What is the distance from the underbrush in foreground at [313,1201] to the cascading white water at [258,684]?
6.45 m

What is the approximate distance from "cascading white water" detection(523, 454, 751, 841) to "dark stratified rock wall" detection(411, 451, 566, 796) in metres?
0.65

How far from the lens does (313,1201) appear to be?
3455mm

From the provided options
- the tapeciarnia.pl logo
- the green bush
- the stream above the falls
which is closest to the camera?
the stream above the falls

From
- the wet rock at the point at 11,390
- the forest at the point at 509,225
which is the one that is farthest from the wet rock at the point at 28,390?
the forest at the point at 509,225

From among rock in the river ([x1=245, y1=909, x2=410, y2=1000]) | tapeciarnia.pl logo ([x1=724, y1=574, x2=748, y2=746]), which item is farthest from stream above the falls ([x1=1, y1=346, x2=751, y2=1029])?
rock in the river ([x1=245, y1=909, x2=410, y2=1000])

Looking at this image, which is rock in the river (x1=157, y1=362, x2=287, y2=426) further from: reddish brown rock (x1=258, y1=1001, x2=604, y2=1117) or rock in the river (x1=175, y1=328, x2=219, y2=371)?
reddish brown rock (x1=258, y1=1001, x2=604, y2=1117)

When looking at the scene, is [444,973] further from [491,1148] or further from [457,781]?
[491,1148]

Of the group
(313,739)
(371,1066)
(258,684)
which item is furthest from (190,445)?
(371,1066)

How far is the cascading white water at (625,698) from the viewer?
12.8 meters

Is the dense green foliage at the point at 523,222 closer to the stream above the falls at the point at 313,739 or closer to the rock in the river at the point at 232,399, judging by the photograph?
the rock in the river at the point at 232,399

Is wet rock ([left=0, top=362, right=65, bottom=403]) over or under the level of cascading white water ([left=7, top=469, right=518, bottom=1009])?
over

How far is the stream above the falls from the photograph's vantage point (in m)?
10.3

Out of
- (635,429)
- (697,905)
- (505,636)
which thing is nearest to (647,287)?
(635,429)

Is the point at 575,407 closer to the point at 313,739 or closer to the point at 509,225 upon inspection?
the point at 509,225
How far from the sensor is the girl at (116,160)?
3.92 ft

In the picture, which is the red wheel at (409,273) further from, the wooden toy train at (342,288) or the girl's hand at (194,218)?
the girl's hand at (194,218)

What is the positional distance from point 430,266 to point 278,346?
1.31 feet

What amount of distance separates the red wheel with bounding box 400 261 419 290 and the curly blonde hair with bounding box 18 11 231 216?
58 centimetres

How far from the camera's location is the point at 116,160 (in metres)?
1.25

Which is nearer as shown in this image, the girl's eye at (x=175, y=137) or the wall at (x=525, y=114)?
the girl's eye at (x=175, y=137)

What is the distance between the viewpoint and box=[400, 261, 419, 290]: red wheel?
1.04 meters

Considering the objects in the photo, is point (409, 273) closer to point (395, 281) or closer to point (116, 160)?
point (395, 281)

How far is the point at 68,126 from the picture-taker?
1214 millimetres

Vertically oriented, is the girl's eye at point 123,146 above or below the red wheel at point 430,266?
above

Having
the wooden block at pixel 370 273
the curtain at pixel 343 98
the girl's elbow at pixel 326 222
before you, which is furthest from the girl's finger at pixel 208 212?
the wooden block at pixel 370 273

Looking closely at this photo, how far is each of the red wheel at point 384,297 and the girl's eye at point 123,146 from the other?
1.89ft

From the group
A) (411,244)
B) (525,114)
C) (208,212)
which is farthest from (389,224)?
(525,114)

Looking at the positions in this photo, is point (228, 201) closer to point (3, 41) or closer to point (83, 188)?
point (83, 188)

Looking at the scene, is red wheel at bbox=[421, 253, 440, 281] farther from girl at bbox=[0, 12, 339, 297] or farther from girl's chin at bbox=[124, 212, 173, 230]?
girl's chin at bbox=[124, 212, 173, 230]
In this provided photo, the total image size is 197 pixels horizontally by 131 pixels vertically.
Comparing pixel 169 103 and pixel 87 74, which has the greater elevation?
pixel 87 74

■ ■ ■ ■ ■ ■ ■

▸ THE REQUEST: Please copy all of the records above word for word, keeping their order, spacing, and line breaks unchanged.

▸ TASK RESULT:
What is the distance from the underbrush in foreground at [313,1201] to the cascading white water at [258,684]?
6.45 m

What is the approximate distance from "cascading white water" detection(523, 454, 751, 841) to "dark stratified rock wall" detection(411, 451, 566, 796) in metres?
0.65

How far from the lens does (313,1201) appear to be?
3455mm

From the provided options
- the tapeciarnia.pl logo
- the green bush
- the stream above the falls
which is closest to the camera?
the stream above the falls

From
- the wet rock at the point at 11,390
- the forest at the point at 509,225
which is the one that is farthest from the wet rock at the point at 28,390?
the forest at the point at 509,225

From among rock in the river ([x1=245, y1=909, x2=410, y2=1000]) | tapeciarnia.pl logo ([x1=724, y1=574, x2=748, y2=746]), which item is farthest from stream above the falls ([x1=1, y1=346, x2=751, y2=1029])?
rock in the river ([x1=245, y1=909, x2=410, y2=1000])

Looking at this image, which is rock in the river (x1=157, y1=362, x2=287, y2=426) further from: reddish brown rock (x1=258, y1=1001, x2=604, y2=1117) or rock in the river (x1=175, y1=328, x2=219, y2=371)?
reddish brown rock (x1=258, y1=1001, x2=604, y2=1117)

When looking at the scene, is [444,973] further from [491,1148] or further from [457,781]?
[491,1148]

Of the group
(313,739)
(371,1066)
(258,684)
which item is furthest from (190,445)?
(371,1066)

How far is the cascading white water at (625,698) from the viewer?
12.8 meters

Is the dense green foliage at the point at 523,222 closer to the stream above the falls at the point at 313,739 or closer to the rock in the river at the point at 232,399, judging by the photograph?
the rock in the river at the point at 232,399

Is wet rock ([left=0, top=362, right=65, bottom=403]) over or under the level of cascading white water ([left=7, top=469, right=518, bottom=1009])?
over

How far is the stream above the falls from the photograph's vantage point (in m)?
10.3

Out of
- (635,429)
- (697,905)
- (505,636)
which thing is nearest to (647,287)?
(635,429)

Is the point at 575,407 closer to the point at 313,739 or closer to the point at 509,225 upon inspection?
the point at 509,225
How far from the sensor is the girl at (116,160)?
3.92 ft

In the picture, which is the red wheel at (409,273) further from, the wooden toy train at (342,288) or the girl's hand at (194,218)?
the girl's hand at (194,218)

What is the positional distance from point 430,266 to point 278,346?
1.31 feet

What amount of distance separates the red wheel with bounding box 400 261 419 290 and the curly blonde hair with bounding box 18 11 231 216?
58 centimetres

How far from the camera's location is the point at 116,160 (in metres)?
1.25

Which is nearer as shown in this image, the girl's eye at (x=175, y=137) or the wall at (x=525, y=114)?
the girl's eye at (x=175, y=137)

What is the distance between the viewpoint and box=[400, 261, 419, 290]: red wheel?
1.04 meters

Considering the objects in the photo, is point (409, 273) closer to point (395, 281) or closer to point (116, 160)?
point (395, 281)

How far is the point at 68,126 from the picture-taker?
1214 millimetres

Vertically oriented, is the girl's eye at point 123,146 above or below the red wheel at point 430,266?
above

Having
the wooden block at pixel 370 273
the curtain at pixel 343 98
the girl's elbow at pixel 326 222
before you, which is furthest from the girl's finger at pixel 208 212?
the wooden block at pixel 370 273

Looking closely at this photo, how far is each of the red wheel at point 384,297 and the girl's eye at point 123,146 from the other?
1.89ft

From the group
A) (411,244)
B) (525,114)
C) (208,212)
which is farthest from (389,224)?
(525,114)

Looking at the positions in this photo, is point (228, 201) closer to point (3, 41) or closer to point (83, 188)?
point (83, 188)

Looking at the scene, is red wheel at bbox=[421, 253, 440, 281] farther from girl at bbox=[0, 12, 339, 297] or farther from girl's chin at bbox=[124, 212, 173, 230]?
girl's chin at bbox=[124, 212, 173, 230]
In this provided photo, the total image size is 197 pixels horizontally by 131 pixels vertically.
Comparing pixel 169 103 and pixel 87 74, which has the greater elevation?
pixel 87 74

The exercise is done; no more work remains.